The study, named "Understanding the African-American Student Experience in Higher Education Through a Relational Dialectics Perspective," was published in mid-July, but has caught on recently.

It a qualitative study based on one of its co-authors' experience with his adopted son, who is African-American, and his experience at school. Russell Lowery-Hart, a white professor at West Texas A&M University at the time, said his son, attending the same school, had a different experience than expected.

"He would talk about his experiences, and they were just so different from what I thought they would be," said Hart, who now works at Amarillo College. "I wanted to explore and understand what it meant to be an African-American student at colleges similar to the one we were at."

The study analyzed 87 African-American students on three college campuses - two public and one private - in the Midwest and Southwest U.S. regions over a five-year span. The students were interviewed at length for the study's results.

Hart said three common themes appeared more than any others. First, students felt they were singled out in class discussions on black culture. Second, the participants said they were pulled from large freshman orientation groups to form a smaller one of African-American students. Third, students had a hard time adjusting to a campus of mostly white students.

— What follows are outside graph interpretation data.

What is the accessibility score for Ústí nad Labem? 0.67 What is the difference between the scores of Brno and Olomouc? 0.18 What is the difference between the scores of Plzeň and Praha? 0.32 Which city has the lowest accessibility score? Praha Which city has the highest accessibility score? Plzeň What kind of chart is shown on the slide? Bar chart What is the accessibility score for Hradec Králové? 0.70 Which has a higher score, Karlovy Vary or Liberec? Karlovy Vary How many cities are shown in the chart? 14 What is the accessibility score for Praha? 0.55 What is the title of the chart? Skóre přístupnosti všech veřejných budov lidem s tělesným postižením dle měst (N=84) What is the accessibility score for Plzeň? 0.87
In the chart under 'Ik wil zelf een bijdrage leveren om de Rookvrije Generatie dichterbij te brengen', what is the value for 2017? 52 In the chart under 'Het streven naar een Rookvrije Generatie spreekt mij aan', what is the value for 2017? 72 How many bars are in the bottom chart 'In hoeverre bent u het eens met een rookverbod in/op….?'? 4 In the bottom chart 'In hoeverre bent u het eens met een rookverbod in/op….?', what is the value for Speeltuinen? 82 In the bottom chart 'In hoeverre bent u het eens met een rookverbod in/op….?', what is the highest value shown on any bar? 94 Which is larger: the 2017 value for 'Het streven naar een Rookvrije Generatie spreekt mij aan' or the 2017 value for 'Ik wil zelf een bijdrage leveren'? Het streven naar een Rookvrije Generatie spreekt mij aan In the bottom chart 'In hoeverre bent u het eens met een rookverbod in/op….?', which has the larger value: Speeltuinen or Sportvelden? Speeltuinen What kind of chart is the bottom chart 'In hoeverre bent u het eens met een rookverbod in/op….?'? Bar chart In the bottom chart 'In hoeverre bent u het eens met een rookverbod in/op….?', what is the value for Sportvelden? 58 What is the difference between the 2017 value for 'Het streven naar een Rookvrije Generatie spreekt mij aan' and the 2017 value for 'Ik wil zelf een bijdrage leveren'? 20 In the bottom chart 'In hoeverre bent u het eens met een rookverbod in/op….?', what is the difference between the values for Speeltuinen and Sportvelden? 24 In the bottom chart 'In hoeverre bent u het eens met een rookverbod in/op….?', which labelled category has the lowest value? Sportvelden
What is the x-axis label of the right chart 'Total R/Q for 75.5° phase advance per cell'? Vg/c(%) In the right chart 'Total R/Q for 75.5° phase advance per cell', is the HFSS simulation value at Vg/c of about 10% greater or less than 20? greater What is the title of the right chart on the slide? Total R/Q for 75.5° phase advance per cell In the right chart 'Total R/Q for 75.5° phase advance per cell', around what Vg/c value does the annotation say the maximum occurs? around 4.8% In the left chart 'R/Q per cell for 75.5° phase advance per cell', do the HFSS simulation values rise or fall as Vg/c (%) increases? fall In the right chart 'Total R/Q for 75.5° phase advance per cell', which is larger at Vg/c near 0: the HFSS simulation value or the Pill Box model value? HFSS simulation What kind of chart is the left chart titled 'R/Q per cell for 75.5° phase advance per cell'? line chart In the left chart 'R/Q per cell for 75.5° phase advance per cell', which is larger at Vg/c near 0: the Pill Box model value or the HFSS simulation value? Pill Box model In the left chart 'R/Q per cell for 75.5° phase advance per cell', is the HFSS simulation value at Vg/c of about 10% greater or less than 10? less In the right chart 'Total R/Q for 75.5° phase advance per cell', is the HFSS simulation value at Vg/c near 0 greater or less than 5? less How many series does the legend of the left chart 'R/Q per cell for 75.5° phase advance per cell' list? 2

"A lot of the literature around this topic frames this from an either-or mentality, as if students either want to be included or they want to be separate. But it's far more complicated than that," explains Lowery-Hart. "What we've discovered is that students want both. They want to honor their past and embrace their future."

The study's lead author, Jake Simmons, Ph.D., assistant professor of communication studies, Angelo State University, San Angelo, Tex, agreed with this concept.

"Our data revealed that there are still major challenges for African-American students at predominantly white institutions of higher education," he told Newswise. "They feel tension between integrating into the dominant culture while honoring their own culture and black pride."

Nick Gilyard, a rising senior at Western Kentucky University, said he is routinely called upon for questions about African-American-related issues. He also said he's received unfair treatment because of vague campus crime alerts.

"We get safety emergency alerts via email and text, and the description is usually vague: '6-foot black male in jeans and a t-shirt,'" he said. "I've noticed in the aftermath of [those] texts that people walk faster in front of me, or avoid me. But luckily I haven't been confronted with blatant racism on campus."